30. Segundo a Sagrada Escritura, pois, a noção de
desenvolvimento não é somente «laica» ou «profana»;
mas aparece também, muito embora conservando a
acentuação do aspecto sócio-económico, como a
expressão moderna de uma dimensão essencial da vocação
do homem.
O homem, com efeito, não foi criado, por assim dizer,
imóvel e estático. A primeira figuração, que a
Bíblia dele fornece, apresenta-o claramente como
criatura e imagem, definida na sua profunda realidade pela
origem e pela afinidade que o constituem. Mas tudo isto
insere no ser humano, homem e mulher, o germe e a
exigência de uma tarefa original a desempenhar, quer por
cada um, individualmente, quer como casal. É a tarefa
de «dominar» sobre as outras criaturas e de «cultivar o
jardim»; e deve ser desempenhada no quadro da obediência
à lei divina; portanto, com o respeito da imagem
recebida, fundamento claro do poder de domínio que lhe é
reconhecido, em ordem ao seu aperfeiçoamento (cf. Gén
1, 26-30; 2, 15-16; Sab 9, 2-3).
Quando o homem desobedece a Deus e se recusa a
submeter-se ao seu poder, então a natureza rebela-se
contra ele e já não o reconhece como «senhor», porque
ele ofuscou em si a imagem divina. O apelo à posse e ao
uso dos meios criados permanece sempre válido; mas,
depois do pecado, o seu exercício torna-se árduo e
cheio de sofrimento (cf. Gén 3, 17-19).
Com efeito, o capítulo seguinte do Génesis mostra-nos
a descendência de Caim, que constrói «uma cidade»,
se dedica à pastoreação, se consagra às artes (a
música) e à técnica (a metalurgia); e, ao mesmo
tempo, começa-se «a invocar o nome do Senhor» (cf.
Gén 4, 17-26).

O que fazer: Traduza para o inglês esta frase do texto sobre o desenvolvimento segundo a Sagrada Escritura: "O homem, com efeito, não foi criado, por assim dizer, imóvel e estático."

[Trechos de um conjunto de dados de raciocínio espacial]

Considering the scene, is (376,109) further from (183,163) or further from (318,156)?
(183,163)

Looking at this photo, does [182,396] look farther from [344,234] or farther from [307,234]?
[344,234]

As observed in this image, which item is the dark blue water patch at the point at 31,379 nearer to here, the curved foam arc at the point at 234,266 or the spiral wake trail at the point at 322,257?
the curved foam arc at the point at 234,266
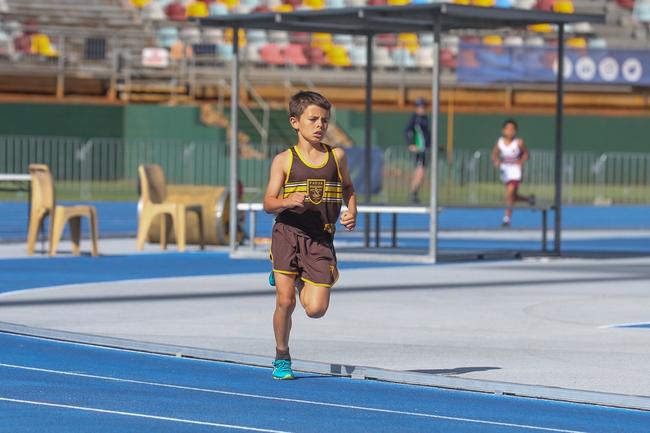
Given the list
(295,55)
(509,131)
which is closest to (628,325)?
(509,131)

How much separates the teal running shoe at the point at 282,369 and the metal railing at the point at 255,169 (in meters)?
27.3

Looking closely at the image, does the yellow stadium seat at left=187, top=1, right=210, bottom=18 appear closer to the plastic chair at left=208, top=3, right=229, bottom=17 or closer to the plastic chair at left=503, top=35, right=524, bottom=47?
the plastic chair at left=208, top=3, right=229, bottom=17

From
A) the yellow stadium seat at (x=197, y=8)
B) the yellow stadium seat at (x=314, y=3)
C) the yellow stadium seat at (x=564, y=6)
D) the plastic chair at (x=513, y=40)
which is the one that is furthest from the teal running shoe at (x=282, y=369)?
the yellow stadium seat at (x=564, y=6)

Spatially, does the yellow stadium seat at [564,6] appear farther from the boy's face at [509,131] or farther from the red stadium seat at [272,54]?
the boy's face at [509,131]

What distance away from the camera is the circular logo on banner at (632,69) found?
44.5 metres

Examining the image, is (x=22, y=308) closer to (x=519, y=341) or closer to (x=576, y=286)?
(x=519, y=341)

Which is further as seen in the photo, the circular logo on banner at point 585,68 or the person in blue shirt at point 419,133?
the circular logo on banner at point 585,68

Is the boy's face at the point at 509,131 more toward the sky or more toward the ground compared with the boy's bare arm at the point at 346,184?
more toward the sky

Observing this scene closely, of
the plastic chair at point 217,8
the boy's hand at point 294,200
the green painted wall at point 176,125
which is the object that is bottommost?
the boy's hand at point 294,200

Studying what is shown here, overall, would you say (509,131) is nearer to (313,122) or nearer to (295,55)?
(295,55)

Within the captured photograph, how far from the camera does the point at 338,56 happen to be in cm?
4550

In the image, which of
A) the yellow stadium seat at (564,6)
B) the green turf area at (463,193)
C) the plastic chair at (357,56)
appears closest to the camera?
the green turf area at (463,193)

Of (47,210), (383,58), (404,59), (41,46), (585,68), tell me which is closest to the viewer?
(47,210)

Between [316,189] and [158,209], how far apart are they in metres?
13.6
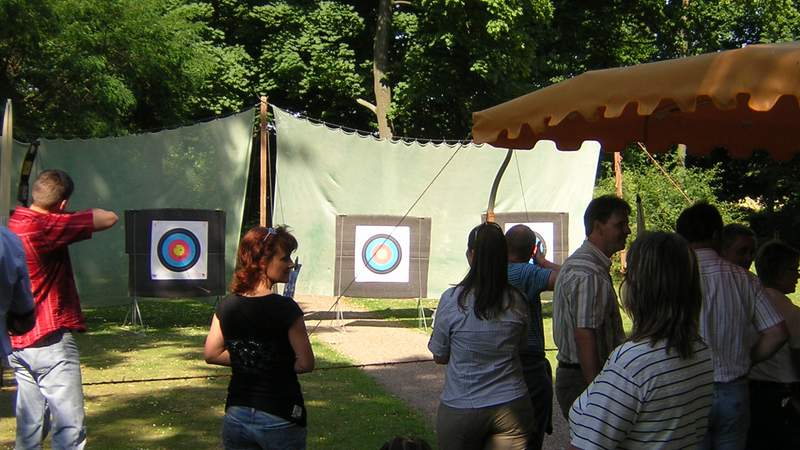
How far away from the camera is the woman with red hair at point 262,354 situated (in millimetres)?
2918

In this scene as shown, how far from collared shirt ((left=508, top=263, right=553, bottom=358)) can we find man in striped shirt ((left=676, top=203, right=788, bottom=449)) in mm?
761

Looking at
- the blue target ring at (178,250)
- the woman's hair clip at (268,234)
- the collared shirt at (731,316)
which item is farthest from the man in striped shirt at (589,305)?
the blue target ring at (178,250)

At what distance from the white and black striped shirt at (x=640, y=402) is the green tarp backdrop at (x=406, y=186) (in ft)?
26.9

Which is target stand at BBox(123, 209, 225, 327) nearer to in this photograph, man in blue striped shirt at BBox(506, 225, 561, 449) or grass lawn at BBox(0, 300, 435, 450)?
grass lawn at BBox(0, 300, 435, 450)

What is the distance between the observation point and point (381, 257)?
10.3 meters

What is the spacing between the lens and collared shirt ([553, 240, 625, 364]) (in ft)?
10.5

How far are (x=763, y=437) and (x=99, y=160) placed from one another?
8.17 m

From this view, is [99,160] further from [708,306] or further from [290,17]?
[290,17]

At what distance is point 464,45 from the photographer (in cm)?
1880

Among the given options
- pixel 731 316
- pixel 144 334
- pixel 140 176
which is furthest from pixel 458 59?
pixel 731 316

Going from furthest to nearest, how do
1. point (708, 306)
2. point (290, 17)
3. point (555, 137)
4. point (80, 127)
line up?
point (290, 17) < point (80, 127) < point (555, 137) < point (708, 306)

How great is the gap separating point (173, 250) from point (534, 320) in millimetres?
6847

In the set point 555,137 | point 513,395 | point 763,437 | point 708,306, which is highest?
point 555,137

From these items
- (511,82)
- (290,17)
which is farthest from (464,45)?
(290,17)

Resposta do exercício: Man, in fact, was not created, so to speak, immobile and static.